For younger children (under 11) the Paradis Des Praz is just a short walk from the chalet.
This little chalet has barbecue lunches most days in summer and a wonderful play area, free for customers. The river flows into a lovely shallow pool under the pine trees, and there are forts, bridges and ropes. Pony rides are also available for a small cost. There are plenty of easy walks and bicycle rides surrounding this beautiful spot.
The Parc de Merlet is a 20 hectare park where you can see mountain fauna like Marmots and Ibex in their natural habitat. It’s a lovely place for children to see the animals. Allow about two hours for the park – it also has a pleasant restaurant with beautiful views.
The enormous spiral water slide of the town swimming pool is a perennial favourite. There are five pools: a 25m indoor, 50m outdoor, an indoor and outdoor kids play pool with jacuzzis, water fountains, slides etc and a babies pool.
You can also swim in nearby Lac Passy – surrounded by mountains, this lake has a sandy beaches and places to barbecue.

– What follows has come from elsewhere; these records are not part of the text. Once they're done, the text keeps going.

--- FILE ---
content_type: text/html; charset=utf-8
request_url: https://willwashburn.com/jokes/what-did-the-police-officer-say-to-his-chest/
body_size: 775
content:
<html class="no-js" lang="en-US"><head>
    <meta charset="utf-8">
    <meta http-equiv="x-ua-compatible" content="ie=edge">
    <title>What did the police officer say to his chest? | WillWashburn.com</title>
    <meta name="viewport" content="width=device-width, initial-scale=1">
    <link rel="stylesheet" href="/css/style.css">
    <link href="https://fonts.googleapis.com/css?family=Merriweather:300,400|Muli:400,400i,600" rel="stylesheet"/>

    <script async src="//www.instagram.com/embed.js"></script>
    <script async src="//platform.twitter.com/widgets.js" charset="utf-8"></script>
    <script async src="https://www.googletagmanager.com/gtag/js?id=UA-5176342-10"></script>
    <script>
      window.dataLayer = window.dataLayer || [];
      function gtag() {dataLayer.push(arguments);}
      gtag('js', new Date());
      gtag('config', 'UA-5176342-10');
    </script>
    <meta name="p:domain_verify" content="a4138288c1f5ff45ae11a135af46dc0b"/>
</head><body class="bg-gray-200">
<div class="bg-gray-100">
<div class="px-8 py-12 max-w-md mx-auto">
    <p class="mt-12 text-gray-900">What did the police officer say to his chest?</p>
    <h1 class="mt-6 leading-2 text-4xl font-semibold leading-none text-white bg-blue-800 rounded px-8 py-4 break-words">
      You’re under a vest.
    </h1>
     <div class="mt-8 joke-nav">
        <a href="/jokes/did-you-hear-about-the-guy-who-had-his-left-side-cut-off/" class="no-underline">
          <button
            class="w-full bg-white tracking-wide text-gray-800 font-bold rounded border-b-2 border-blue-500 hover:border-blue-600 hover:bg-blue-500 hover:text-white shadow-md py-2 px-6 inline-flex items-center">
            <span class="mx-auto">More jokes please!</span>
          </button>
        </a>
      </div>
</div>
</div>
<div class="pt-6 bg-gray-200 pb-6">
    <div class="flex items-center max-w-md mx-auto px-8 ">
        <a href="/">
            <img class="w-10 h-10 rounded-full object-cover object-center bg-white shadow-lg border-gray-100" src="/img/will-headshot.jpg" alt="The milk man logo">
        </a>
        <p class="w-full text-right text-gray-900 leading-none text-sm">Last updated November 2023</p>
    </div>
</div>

You can also windsurf here, as well as sailing a flotilla of miniature ferries around! Various boats are available for hire and there is a large enclosed play area with floating toys.
The Gaillands (map here) is the perfect place for families to climb – stunning views both from the climbs and around the lake, a pleasant cafe, and bolted routes ranging from 3a to 7b in grade (you can almost walk up a 3a route). Evolution 2 offer courses for children and families, and, most importantly, some great photo opportunities with Mont Blanc towering in the background! Here’s a good blog post, aimed at experienced climbers with kids but useful for anyone: Climbing with kids.
Beautiful and easy cycling routes are clearly signposted around the (mostly) level valley bottom, through the woods and by the river with sensational views. These are either tracks or very quiet back roads. There are also plenty of easy routes around Les Houches.
Bikes can be hired at plenty of places in Chamonix – the nearest is Echo Base by the Flegere lift. For more specialist bikes such as downhill, I recommend Zero G at the far end of town – they will also hire trailers for babies, fat bikes and electric bikes.
See our mountain biking section for the steeper stuff.
More family activities
This is just a start! With horse-riding, tennis (indoor and outdoor), squash, white-water rafting, canyoning, hydrospeeding, paintball, an ice rink, mountain railways, cable cars and more, there’s never a shortage of things to do. There’s also a bowling alley and cinema (English language films shown, extra showings if the weather is bad). Older children can even paraglide with Fly Chamonix!
Family friendly restaurants
Chamonix, like most of France, is a very child friendly place, and most restaurants wholeheartedly welcome children. Kids generally like Savoyarde food, with its emphasis on fun ways to eat melted cheese – fondue, raclette and tartiflette are usually big hits. Particularly child-friendly is Le Robinson, in the woods between the chalet and Chamonix, with its huge garden and play area. Pizzas at Le Cremerie du Moulin, which is only 5 minutes from the chalet, are inexpensive and popular. The ‘gingerbread house’ decor of La Caleche in Chamonix is perfect for a bigger night out. The Rhododendrons is another choice in good weather – its terrace, with attached Boules pitch, gives onto the church green, giving room for kids to play whilst you relax.
Chamonix town is at quite a low altitude by mountain standards, at around 1000m. However, it is not recommended to take under-twos above 2000m, and the Aigiulle du Midi (3842m) is not advised for under-fours. It’s a good idea to check with your doctor in case of any contraindications for your family, and also to acclimatise at valley level for a day or so before going to the higher elevations.